→ **CONSIGNE**
Prolongez le texte ci-dessous sur le concours d'architecture en reprenant après sa dernière phrase.

→ **EXTRAIT FOURNI**

▼▼▼

Premier sujet, le concours d’architecture
L’Unsfa répond donc à chaque argument donné par lle ministère de la Cohésion des territoires à commencer par le concours d’architecture.
Lorsque que le ministère dit que : « le concours d’architecture est une procédure longue qui vise à sélectionner après plusieurs jurys successifs l’architecte d’un projet« . Procédure qui, selon lui, peut durer « 6 à 8 mois » et qui « implique que le maître d’ouvrage doit même parfois rémunérer les architectes non retenus. » Et que « le concours peut être utile mais n’a pas à être systématisé et générer des surcoûts« . L’Unsfa répond que « c’est faire preuve d’une profonde méconnaissance de la procédure de concours pour affirmer de telles choses« .
L’Union des architectes développe ses arguments :
Sur la durée tout d’abord. L »Unsfa écrit : « La procédure de choix d’un candidat pour un concours est de même durée que celle d’un maître d’œuvre pour une procédure en MAPA. Seule différence, il faut un jury formalisé au lieu d’une Commission d’Appel d’Offres. Ensuite, le délai de projet laissé aux candidats par les bailleurs est de 3 à 4 semaines pour une réponse sur Esquisse et de 5 à 6 semaines pour une réponse sur APS. En procédure de MAPA, le délai est sensiblement le même pour réaliser ces phases. Pour un concours, c’est un jury qui juge et retient le lauréat en 1 journée. En MAPA le maître d’ouvrage prend de 2 à 4 semaines pour valider les phases … seule différence, un jury à réunir
Mais en final, on constate que la procédure de concours est moins longue …. De plus si le bailleur a pris le soin d’inviter les élus locaux dans le jury et éventuellement un représentant de l’association de quartier locale, il gagne même du temps pour l’obtention du permis de construire. Ce n’est qu’une forme anticipée de la concertation. »

▲▲▲

→ **EXTRAIT DE DONNÉES**
▼▼▼

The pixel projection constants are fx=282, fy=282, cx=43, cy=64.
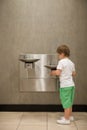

▲▲▲

→ **RÉPONSE**
Sur le coût ensuite. L’Unsfa écrit : « Le ministère s’indigne que les architectes non lauréats soient indemnisés. Mais trouverait-t-il admissible que les fonctionnaires de son service ne soient pas payés pendant 3 à 6 semaines ? Chaque travail mérite salaire, et celui des architectes et de ses collaborateurs, aussi pour rappel, cette indemnité ne couvre que 80 % de la rémunération de la phase engagée, c’est-à-dire que les architectes ne sont déjà pas payés à la hauteur du temps et des frais qu’ils engagent. Le montant des indemnités aux lauréats non retenus ne correspond qu’à 0,3 ou 0,4 % du montant honoraires + coût de construction. Si l’on rajoute le foncier et la maintenance, c’est moins de 0,1 % ! Comment oser parler du coût des concours au regard de ces sommes dérisoires et de la qualité engendrée par cette procédure ? »
Autre sujet délicat : la loi MOP
Quand le ministère de la Cohésion des territoires explique : « Aujourd’hui, elle (la loi MOP) impose que le maître d’ouvrage doit passer commande à une équipe de maîtrise d’œuvre sous l’égide d’un architecte « , l’Union des architectes répond : « Le principe majeur de la loi MOP est qu’il faut confier effectivement la maîtrise d’œuvre à une équipe unique qui sera responsable de la cohérence d’un projet, et, in fine, de la réussite de l’opération, du début à la fin de celle-ci. Tout projet nécessite une certaine maturation facilitée par la loi MOP et une équipe de maitrise d’œuvre engageant sa responsabilité de l ‘esquisse jusqu’à l’année de parfait achèvement. »
Lorsque le ministère avance que : « La loi Mop impose tout en séquencement d’actions : relation du maître d’ouvrage avec le maître d’œuvre, puis les entreprises, puis les industriels, alors que les nouveaux outils de construction permettent de fusionner les étapes et intégrer le plus en amont les différents acteurs« , alors l’Unsfa répond : « Le législateur de l’époque avait bien compris l’intérêt d’une maîtrise d’œuvre indépendante des entreprises, défendant et protégeant les maîtres d’ouvrage publics, faisant respecter l’exécution et la qualité des prestations demandées, et les délais bien souvent imposés« .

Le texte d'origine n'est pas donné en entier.